The initial load might be faster, but you’ll end up repaying that time saving when you turn on logging back on, and Postgres is then forced to read the contents of the table and push it into the WAL anyway. Thereby throwing away any saving you originally made by avoiding the WAL with an unlogged table.



It can be useful to bulk load data into a temporary table, do validations (which may involve joins to your permanent tables so it's convenient to be able to do in the database vs the application) there, and then once everything is validated, copy into your real tables from the temporary table. If you have a process like that, it could make sense to have the temporary table be unlogged (assuming the copy to real tables is still safe if you do that).


I am not saying it does actually work this way, but there is no reason a bulk import needs to touch the WAL at all during import. As long as a lock was held the entire time during an import on the table, the import procedure can simply write to the WAL that this table is consistent as it is on-disk after flushing, flush the WAL, then release the lock on the table.

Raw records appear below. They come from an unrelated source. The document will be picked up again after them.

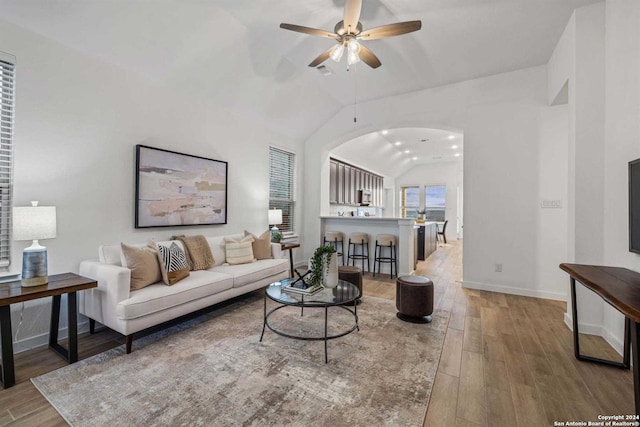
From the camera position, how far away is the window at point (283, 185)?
214 inches

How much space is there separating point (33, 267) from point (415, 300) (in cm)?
347

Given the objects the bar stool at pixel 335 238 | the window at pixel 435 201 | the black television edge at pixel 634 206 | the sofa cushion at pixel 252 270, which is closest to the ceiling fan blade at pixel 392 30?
the black television edge at pixel 634 206

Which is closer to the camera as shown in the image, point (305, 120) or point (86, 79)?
point (86, 79)

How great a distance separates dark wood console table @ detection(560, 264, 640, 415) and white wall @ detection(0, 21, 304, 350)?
4.21 m

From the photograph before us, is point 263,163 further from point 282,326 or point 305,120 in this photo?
point 282,326

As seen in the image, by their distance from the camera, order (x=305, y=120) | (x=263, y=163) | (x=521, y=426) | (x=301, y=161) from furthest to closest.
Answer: (x=301, y=161) → (x=305, y=120) → (x=263, y=163) → (x=521, y=426)

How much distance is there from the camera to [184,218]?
3.73 m

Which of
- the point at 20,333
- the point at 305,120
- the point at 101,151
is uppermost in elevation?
the point at 305,120

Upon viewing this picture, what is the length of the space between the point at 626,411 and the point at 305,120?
542cm

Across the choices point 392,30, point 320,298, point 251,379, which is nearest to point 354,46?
point 392,30

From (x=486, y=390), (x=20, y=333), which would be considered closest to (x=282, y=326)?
(x=486, y=390)

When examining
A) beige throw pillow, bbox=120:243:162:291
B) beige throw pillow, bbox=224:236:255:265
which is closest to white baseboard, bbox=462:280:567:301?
beige throw pillow, bbox=224:236:255:265

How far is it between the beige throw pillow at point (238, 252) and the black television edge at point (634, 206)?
3.94 metres

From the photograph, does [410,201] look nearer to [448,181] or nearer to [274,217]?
[448,181]
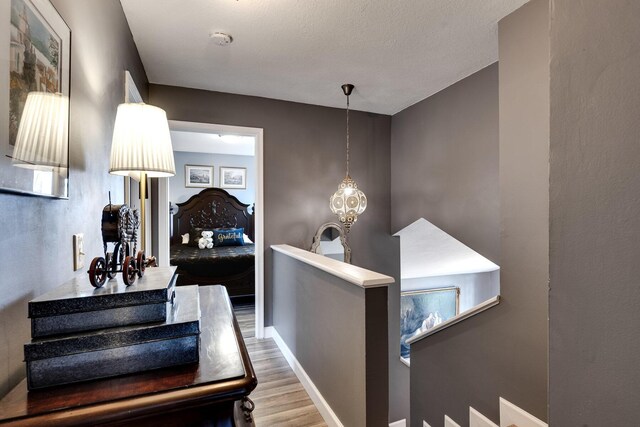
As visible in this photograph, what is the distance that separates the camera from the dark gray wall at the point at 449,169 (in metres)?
2.51

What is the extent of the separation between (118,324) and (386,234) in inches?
133

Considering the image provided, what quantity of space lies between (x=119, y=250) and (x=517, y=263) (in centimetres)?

No it can’t, because doing that would break live backups and replication, which both depend on capturing the WAL and assume it’s a total representation of all data managed by the DB. Any data that isn’t written to the WAL in its entirety can’t be replicated, and can’t be guaranteed to be backed up correctly.

If you’re willing to throw away that functionality, then maybe you could avoid writing the rows to the WAL completely (but it seems Postgres doesn’t support that). But personally I would always be a little suspect of data stored in Postgres that never transited the WAL. It’s a core part of how Postgres provides it durability guarantees, and lots of tools and functionality assume that everything worth protecting gets written to it at least once.